(FRAGMENTO)
::::

El problema de la Cañada Real Galiana y su ocupación por miles de personas (se habla de 40.000) no se ha producido en los últimos años, sino que viene de muy lejos y es necesario profundizar en él para comprender su verdadera dimensión humana y social.

No es una cuestión que se pueda esquematizar, como hacen algunos cronistas o los defensores de algunos colectivos asentados en La Cañada, en un asunto de pobres, como los que recordamos en Los Olvidados, de Buñuel, frente al Estado especulador y opresor; ni mucho menos, por el otro lado, en una concentración de delincuentes a las puertas de Madrid. Es, en primer lugar, una ocupación paulatina, que se ha venido produciendo a lo largo de los últimos treinta años, de una cañada cuya finalidad ganadera, como las múltiples que cruzan nuestra geografía peninsular, hace ya muchas décadas, que se perdió. Ocupación fruto, en primer lugar, de la desidia y el abandono de las autoridades responsables de su cuidado y vigilancia (Administración General del Estado mientras fue su competencia, Comunidad Autónoma desde su transferencia y Ayuntamientos por cuyos términos discurre) y en segundo del oportunismo de personas que vieron en lo que es de todos, algo que “no era de nadie” y de lo que se podían apropiar impunemente.

::::

(SECCIÓN DE DATOS)
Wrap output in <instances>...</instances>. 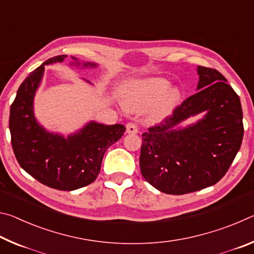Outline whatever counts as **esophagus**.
<instances>
[{
  "label": "esophagus",
  "mask_w": 254,
  "mask_h": 254,
  "mask_svg": "<svg viewBox=\"0 0 254 254\" xmlns=\"http://www.w3.org/2000/svg\"><path fill=\"white\" fill-rule=\"evenodd\" d=\"M127 132L130 133V134H135V133L139 132V130H137L136 124H134V123H127Z\"/></svg>",
  "instance_id": "obj_1"
}]
</instances>
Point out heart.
I'll use <instances>...</instances> for the list:
<instances>
[{"label":"heart","instance_id":"b5f03b06","mask_svg":"<svg viewBox=\"0 0 254 254\" xmlns=\"http://www.w3.org/2000/svg\"><path fill=\"white\" fill-rule=\"evenodd\" d=\"M169 86V81L160 77L132 81L124 92V104L130 111H143L153 104L150 119L160 121L173 113L182 98L179 88Z\"/></svg>","mask_w":254,"mask_h":254}]
</instances>
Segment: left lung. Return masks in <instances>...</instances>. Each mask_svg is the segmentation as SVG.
<instances>
[{"mask_svg":"<svg viewBox=\"0 0 254 254\" xmlns=\"http://www.w3.org/2000/svg\"><path fill=\"white\" fill-rule=\"evenodd\" d=\"M197 92L160 126L142 134L140 169L162 192L183 195L213 186L223 178L243 139L241 101L226 78L213 68L197 67ZM200 113L196 124H179Z\"/></svg>","mask_w":254,"mask_h":254,"instance_id":"1","label":"left lung"}]
</instances>
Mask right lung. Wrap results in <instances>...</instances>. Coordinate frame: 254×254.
<instances>
[{"label":"right lung","mask_w":254,"mask_h":254,"mask_svg":"<svg viewBox=\"0 0 254 254\" xmlns=\"http://www.w3.org/2000/svg\"><path fill=\"white\" fill-rule=\"evenodd\" d=\"M67 55L50 58L23 80L10 109L11 143L21 168L38 182L58 190H75L97 178L107 148L126 131L122 124L88 122L69 135L47 131L33 112L36 92L44 77L45 66L63 63ZM70 66L95 68V63H80L72 57Z\"/></svg>","instance_id":"right-lung-1"}]
</instances>
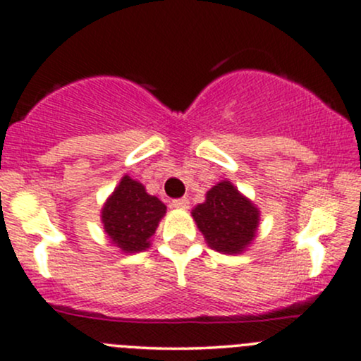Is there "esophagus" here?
Here are the masks:
<instances>
[{
    "label": "esophagus",
    "instance_id": "1",
    "mask_svg": "<svg viewBox=\"0 0 361 361\" xmlns=\"http://www.w3.org/2000/svg\"><path fill=\"white\" fill-rule=\"evenodd\" d=\"M173 205L178 209H188L190 207V200L187 197H183V199H174L173 200Z\"/></svg>",
    "mask_w": 361,
    "mask_h": 361
}]
</instances>
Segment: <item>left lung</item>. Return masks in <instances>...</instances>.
Listing matches in <instances>:
<instances>
[{"instance_id":"1","label":"left lung","mask_w":361,"mask_h":361,"mask_svg":"<svg viewBox=\"0 0 361 361\" xmlns=\"http://www.w3.org/2000/svg\"><path fill=\"white\" fill-rule=\"evenodd\" d=\"M192 216L209 247L228 255L247 250L260 223L259 207L228 180L214 185Z\"/></svg>"}]
</instances>
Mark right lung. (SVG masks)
<instances>
[{
	"mask_svg": "<svg viewBox=\"0 0 361 361\" xmlns=\"http://www.w3.org/2000/svg\"><path fill=\"white\" fill-rule=\"evenodd\" d=\"M164 214L166 205L125 174L102 205L101 223L114 247L123 253H138L150 247Z\"/></svg>",
	"mask_w": 361,
	"mask_h": 361,
	"instance_id": "add662e5",
	"label": "right lung"
}]
</instances>
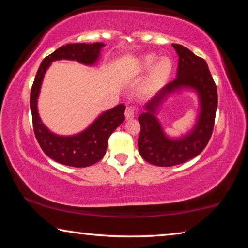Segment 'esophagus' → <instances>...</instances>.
Segmentation results:
<instances>
[{
	"mask_svg": "<svg viewBox=\"0 0 248 248\" xmlns=\"http://www.w3.org/2000/svg\"><path fill=\"white\" fill-rule=\"evenodd\" d=\"M136 114H137V110H136V108H134V107L129 106V107L125 108L124 115H125V119H127V120H131L132 118H134Z\"/></svg>",
	"mask_w": 248,
	"mask_h": 248,
	"instance_id": "34e87169",
	"label": "esophagus"
}]
</instances>
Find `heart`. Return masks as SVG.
<instances>
[{"label":"heart","mask_w":248,"mask_h":248,"mask_svg":"<svg viewBox=\"0 0 248 248\" xmlns=\"http://www.w3.org/2000/svg\"><path fill=\"white\" fill-rule=\"evenodd\" d=\"M156 59L157 57L154 54H146L138 63L139 71H145L153 66L144 83V89L148 92L156 91L162 87L169 81L173 72V62L169 57L159 58L157 61Z\"/></svg>","instance_id":"heart-1"}]
</instances>
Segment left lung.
Here are the masks:
<instances>
[{"label":"left lung","instance_id":"8db88e82","mask_svg":"<svg viewBox=\"0 0 248 248\" xmlns=\"http://www.w3.org/2000/svg\"><path fill=\"white\" fill-rule=\"evenodd\" d=\"M177 52V77L145 104L139 116L141 131L138 139L139 153L150 164L169 167L189 161L202 152L211 138L217 107V85L207 62L182 45L173 44ZM194 89L199 94L201 112L197 123L185 136L167 137L155 116L161 103L175 91Z\"/></svg>","mask_w":248,"mask_h":248}]
</instances>
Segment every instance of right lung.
<instances>
[{
	"instance_id": "add662e5",
	"label": "right lung",
	"mask_w": 248,
	"mask_h": 248,
	"mask_svg": "<svg viewBox=\"0 0 248 248\" xmlns=\"http://www.w3.org/2000/svg\"><path fill=\"white\" fill-rule=\"evenodd\" d=\"M104 44H69L62 46L46 57L37 71L31 91V110L32 116L33 132L45 154L60 164L73 167L91 166L104 157L110 134L124 123V104L104 111L93 124L84 131L74 136H58L46 127L41 121L37 99L40 93L41 83L47 69L56 60H75L79 63L93 65L97 62L100 49Z\"/></svg>"
}]
</instances>
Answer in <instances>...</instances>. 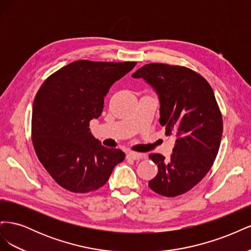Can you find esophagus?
Segmentation results:
<instances>
[{
  "label": "esophagus",
  "instance_id": "34e87169",
  "mask_svg": "<svg viewBox=\"0 0 251 251\" xmlns=\"http://www.w3.org/2000/svg\"><path fill=\"white\" fill-rule=\"evenodd\" d=\"M126 158L134 159V160H140V159L146 158V155L141 153H135V151H130V153L126 154Z\"/></svg>",
  "mask_w": 251,
  "mask_h": 251
}]
</instances>
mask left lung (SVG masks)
I'll return each mask as SVG.
<instances>
[{"label": "left lung", "instance_id": "8db88e82", "mask_svg": "<svg viewBox=\"0 0 251 251\" xmlns=\"http://www.w3.org/2000/svg\"><path fill=\"white\" fill-rule=\"evenodd\" d=\"M132 76L154 88L160 100L159 123L166 135L177 137L170 160L149 156L158 166L149 186L164 197L185 194L208 173L221 143L223 120L214 91L199 73L182 66L151 63Z\"/></svg>", "mask_w": 251, "mask_h": 251}]
</instances>
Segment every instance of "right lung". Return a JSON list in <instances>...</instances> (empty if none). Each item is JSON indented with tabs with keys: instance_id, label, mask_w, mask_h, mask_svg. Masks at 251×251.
I'll return each mask as SVG.
<instances>
[{
	"instance_id": "right-lung-1",
	"label": "right lung",
	"mask_w": 251,
	"mask_h": 251,
	"mask_svg": "<svg viewBox=\"0 0 251 251\" xmlns=\"http://www.w3.org/2000/svg\"><path fill=\"white\" fill-rule=\"evenodd\" d=\"M136 62L107 63L76 60L44 81L33 101L31 137L37 158L65 189L89 193L103 186L123 151L107 149L90 132L104 96Z\"/></svg>"
}]
</instances>
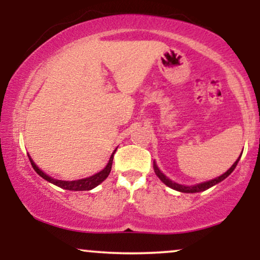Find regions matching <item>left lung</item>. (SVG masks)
Listing matches in <instances>:
<instances>
[{
  "mask_svg": "<svg viewBox=\"0 0 260 260\" xmlns=\"http://www.w3.org/2000/svg\"><path fill=\"white\" fill-rule=\"evenodd\" d=\"M241 155H242V154H241ZM240 157H238V159L235 161L234 165H232L231 168H230L228 171L225 172V174L219 176V177L214 178V180H210V181H207V182H203V183L196 184V186H183V184H178L174 181L169 180V178L166 177V176L160 171L159 168L156 166V164H154V171H155V174H156L157 177H159L160 180L166 184V186L172 188V189H176V190H178V192H182V193H198V192H203V190H205V189H209L210 187L215 186V184L219 183V182L223 181L226 177H228V176L231 175V172L234 171V170L236 169V166H237L238 161H240Z\"/></svg>",
  "mask_w": 260,
  "mask_h": 260,
  "instance_id": "left-lung-1",
  "label": "left lung"
}]
</instances>
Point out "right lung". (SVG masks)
Here are the masks:
<instances>
[{"instance_id":"add662e5","label":"right lung","mask_w":260,"mask_h":260,"mask_svg":"<svg viewBox=\"0 0 260 260\" xmlns=\"http://www.w3.org/2000/svg\"><path fill=\"white\" fill-rule=\"evenodd\" d=\"M117 149V148H116ZM116 153V150L113 151L111 157H110L109 162H107L106 168L104 170H101L100 172H98V174L90 176V177H86V178H82V180H77V181H62V180H55V178L50 177L49 175L45 174L44 171H41L40 169L38 168L37 164L32 161V159L30 156H29V160H30V164L32 166V169L37 171V174L39 176H41V177L44 178V180L49 181L50 183H53L55 186L57 187H61L63 188V189H68V190H90L92 188H95L96 186H99V184L103 182L104 180H106L107 176L110 175V171H111V168H112V161H113V154Z\"/></svg>"}]
</instances>
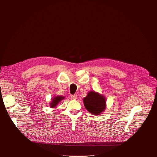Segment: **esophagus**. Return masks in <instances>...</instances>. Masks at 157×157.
<instances>
[{
  "label": "esophagus",
  "instance_id": "34e87169",
  "mask_svg": "<svg viewBox=\"0 0 157 157\" xmlns=\"http://www.w3.org/2000/svg\"><path fill=\"white\" fill-rule=\"evenodd\" d=\"M71 98L72 100H76L77 99V95H72L71 96Z\"/></svg>",
  "mask_w": 157,
  "mask_h": 157
}]
</instances>
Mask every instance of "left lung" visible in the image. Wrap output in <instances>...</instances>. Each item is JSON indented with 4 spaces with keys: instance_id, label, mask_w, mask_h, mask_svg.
I'll return each mask as SVG.
<instances>
[{
    "instance_id": "8db88e82",
    "label": "left lung",
    "mask_w": 157,
    "mask_h": 157,
    "mask_svg": "<svg viewBox=\"0 0 157 157\" xmlns=\"http://www.w3.org/2000/svg\"><path fill=\"white\" fill-rule=\"evenodd\" d=\"M86 109L93 115H100L106 109V99L104 96L95 91H90L83 98Z\"/></svg>"
}]
</instances>
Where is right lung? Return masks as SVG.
<instances>
[{
  "label": "right lung",
  "mask_w": 157,
  "mask_h": 157,
  "mask_svg": "<svg viewBox=\"0 0 157 157\" xmlns=\"http://www.w3.org/2000/svg\"><path fill=\"white\" fill-rule=\"evenodd\" d=\"M65 98L64 97L62 96H55L52 99L51 102L50 103V107L53 108H55L59 103V102H60L62 100H63Z\"/></svg>",
  "instance_id": "right-lung-1"
}]
</instances>
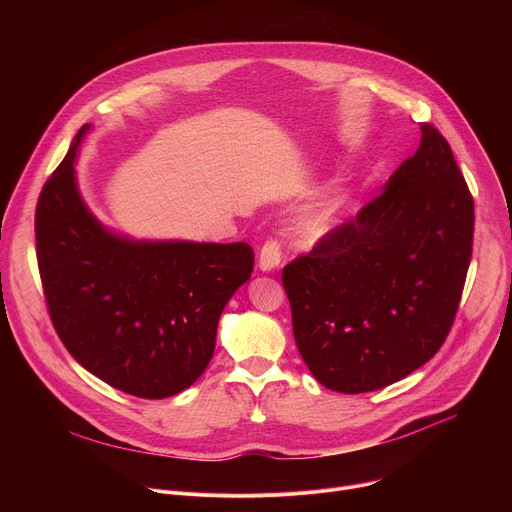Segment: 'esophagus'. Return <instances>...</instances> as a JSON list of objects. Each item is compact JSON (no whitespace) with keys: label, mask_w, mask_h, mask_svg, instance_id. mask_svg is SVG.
I'll return each instance as SVG.
<instances>
[{"label":"esophagus","mask_w":512,"mask_h":512,"mask_svg":"<svg viewBox=\"0 0 512 512\" xmlns=\"http://www.w3.org/2000/svg\"><path fill=\"white\" fill-rule=\"evenodd\" d=\"M282 261V242L278 238H270L263 242L259 251V267L263 272H272Z\"/></svg>","instance_id":"34e87169"}]
</instances>
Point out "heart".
I'll list each match as a JSON object with an SVG mask.
<instances>
[{
  "label": "heart",
  "mask_w": 512,
  "mask_h": 512,
  "mask_svg": "<svg viewBox=\"0 0 512 512\" xmlns=\"http://www.w3.org/2000/svg\"><path fill=\"white\" fill-rule=\"evenodd\" d=\"M334 213H336V205H330L326 209H319V211L311 213L309 218L301 224L303 236L317 238V236L324 234L330 228V224L334 222Z\"/></svg>",
  "instance_id": "b5f03b06"
}]
</instances>
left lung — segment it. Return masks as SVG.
I'll use <instances>...</instances> for the list:
<instances>
[{
	"label": "left lung",
	"instance_id": "left-lung-1",
	"mask_svg": "<svg viewBox=\"0 0 512 512\" xmlns=\"http://www.w3.org/2000/svg\"><path fill=\"white\" fill-rule=\"evenodd\" d=\"M473 226L452 149L423 122L417 151L386 191L282 270L294 340L313 378L361 394L432 359L459 311Z\"/></svg>",
	"mask_w": 512,
	"mask_h": 512
}]
</instances>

::::

(ENUNCIADO)
¿Concuerdan con el fragmento sobre la Cañada Real Galiana estas afirmaciones? Responde sí o no a cada una y cita textualmente las palabras del fragmento que lo deciden.
1. La ocupación de la Cañada se ha producido en los últimos años.
2. La Cañada perdió hace muchas décadas su finalidad ganadera.
3. Los Ayuntamientos figuran entre las autoridades responsables del cuidado y la vigilancia de la Cañada.

(RESPUESTA ESCRITA)
1. No: «no se ha producido en los últimos años, sino que viene de muy lejos».
2. Sí: «cuya finalidad ganadera, como las múltiples que cruzan nuestra geografía peninsular, hace ya muchas décadas, que se perdió».
3. Sí: «Ayuntamientos por cuyos términos discurre».